Pine Bluff Residency Ordinance Faces Veto, May Resurface Next Year

Sep 21, 2016

Downtown Pine Bluff can be seen in this file photo taken from the abandoned Hotel Pines.
Credit Michael Hibblen / KUAR News

A Pine Bluff alderman whose proposed ordinance to require city department heads to live within city limits says he may wait to next year to bring the issue back after it’s expected to get a mayoral veto Thursday. The ordinance, sponsored by Ward 4 Alderman Steven Mays, passed 5-3 this week. Pine Bluff Mayor Debe Hollingsworth has promised to veto it.

Mays says he believes the ordinance is a step toward creating a positive attitude among leaders in a place that’s faced a declining population in recent years.

“If [department heads] live in the city, that would be a way of going forward, carrying everything upstream,” Mays says. “We’ll have their revenue and their bodies in the city limits. And we have to start somewhere on our way back uphill. The only reason we’re in decline is because of the leadership we’ve had over the years.”                              

According to the U.S. Census Bureau, the city had a population of about 55,000 in 2000. In 2014, the city had a population of about 45,000.

The ordinance allows any current department heads who live outside the municipal limits to retain their jobs. The rule would only apply to new hires. The ordinance would take effect on the first day of 2017, if it survives a veto. Six city council votes are needed to override the veto.
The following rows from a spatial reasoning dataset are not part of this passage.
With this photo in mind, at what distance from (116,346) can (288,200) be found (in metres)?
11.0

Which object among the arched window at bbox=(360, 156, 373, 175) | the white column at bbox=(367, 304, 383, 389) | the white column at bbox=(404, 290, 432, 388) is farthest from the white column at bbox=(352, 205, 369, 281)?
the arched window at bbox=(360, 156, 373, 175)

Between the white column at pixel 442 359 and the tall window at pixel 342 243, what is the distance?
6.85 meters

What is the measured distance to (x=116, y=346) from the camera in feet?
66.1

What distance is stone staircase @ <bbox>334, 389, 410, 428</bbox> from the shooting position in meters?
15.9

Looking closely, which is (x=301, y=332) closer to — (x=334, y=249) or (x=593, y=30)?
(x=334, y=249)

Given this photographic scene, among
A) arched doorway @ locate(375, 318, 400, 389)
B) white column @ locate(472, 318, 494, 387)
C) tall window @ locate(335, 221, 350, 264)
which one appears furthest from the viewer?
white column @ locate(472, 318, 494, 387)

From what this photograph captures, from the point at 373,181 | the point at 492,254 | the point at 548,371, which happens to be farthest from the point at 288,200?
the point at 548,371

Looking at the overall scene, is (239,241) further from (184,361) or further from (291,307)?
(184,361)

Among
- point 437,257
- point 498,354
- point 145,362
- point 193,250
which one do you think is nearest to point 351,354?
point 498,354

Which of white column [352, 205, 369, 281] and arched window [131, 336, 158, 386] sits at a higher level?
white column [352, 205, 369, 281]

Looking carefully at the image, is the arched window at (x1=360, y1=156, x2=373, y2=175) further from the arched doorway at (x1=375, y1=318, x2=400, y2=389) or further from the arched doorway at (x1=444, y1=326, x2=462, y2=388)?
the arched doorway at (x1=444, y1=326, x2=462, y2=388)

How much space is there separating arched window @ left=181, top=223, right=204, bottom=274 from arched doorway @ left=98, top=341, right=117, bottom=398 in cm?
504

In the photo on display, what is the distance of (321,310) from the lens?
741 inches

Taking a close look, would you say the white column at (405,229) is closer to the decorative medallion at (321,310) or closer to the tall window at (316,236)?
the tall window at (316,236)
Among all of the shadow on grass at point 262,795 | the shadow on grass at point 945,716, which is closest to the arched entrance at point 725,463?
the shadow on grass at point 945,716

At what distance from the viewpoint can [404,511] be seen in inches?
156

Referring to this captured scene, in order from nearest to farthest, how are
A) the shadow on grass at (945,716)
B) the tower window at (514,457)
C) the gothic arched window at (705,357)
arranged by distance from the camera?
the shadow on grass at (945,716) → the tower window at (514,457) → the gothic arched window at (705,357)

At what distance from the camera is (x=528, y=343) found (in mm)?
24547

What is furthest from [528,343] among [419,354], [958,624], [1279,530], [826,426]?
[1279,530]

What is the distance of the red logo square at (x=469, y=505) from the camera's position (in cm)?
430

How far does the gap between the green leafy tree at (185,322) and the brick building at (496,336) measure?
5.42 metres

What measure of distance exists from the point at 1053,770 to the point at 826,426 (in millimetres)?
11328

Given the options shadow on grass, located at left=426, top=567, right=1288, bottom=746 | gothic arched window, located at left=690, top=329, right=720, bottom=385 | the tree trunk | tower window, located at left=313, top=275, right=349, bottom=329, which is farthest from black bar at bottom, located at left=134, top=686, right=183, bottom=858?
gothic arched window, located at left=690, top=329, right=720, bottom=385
Mayor Hollingsworth says she opposes the recent ordinance in part because it limits the number of qualified for potential job openings.

“When you think about each city and what city government provides to the citizens—we provide a service to the citizens. And we wan the most qualified people for that particular service,” she says.

But Mays says if all department heads lived in the city, they would care more for it.

“A city is somewhere you’re supposed to love and raise a family and work in,” he says. “And I just feel we need 100 percent out of them.”

Hollingsworth says she has a veto document drafted and plans to issue it Friday morning. She is leaving office at the end of the year, after losing a Democratic primary to Shirley Washington in March.

Last year, Mays sponsored an ordinance requiring all city employees live within city limits. That measure failed. In defending her plan to issue a veto on the ordinance passed Monday, Hollingsworth also points to an ordinance passed in 2013 requiring all city employees to within 12 miles of the city corporation limits. She says it is evidence that Pine Bluff officials and employees can have some interest in the locale beyond simply receiving a paycheck.  

Mays says he’ll likely not bring the ordinance back for a vote at the council’s next meeting on October 6. He says he’d rather bring the issue back up next year under the city’s new leadership.

KUAR has requested an official list of home addresses of Pine Bluff department heads, after conflicting statements from Mays and Hollingsworth on the exact number of those living within city limits.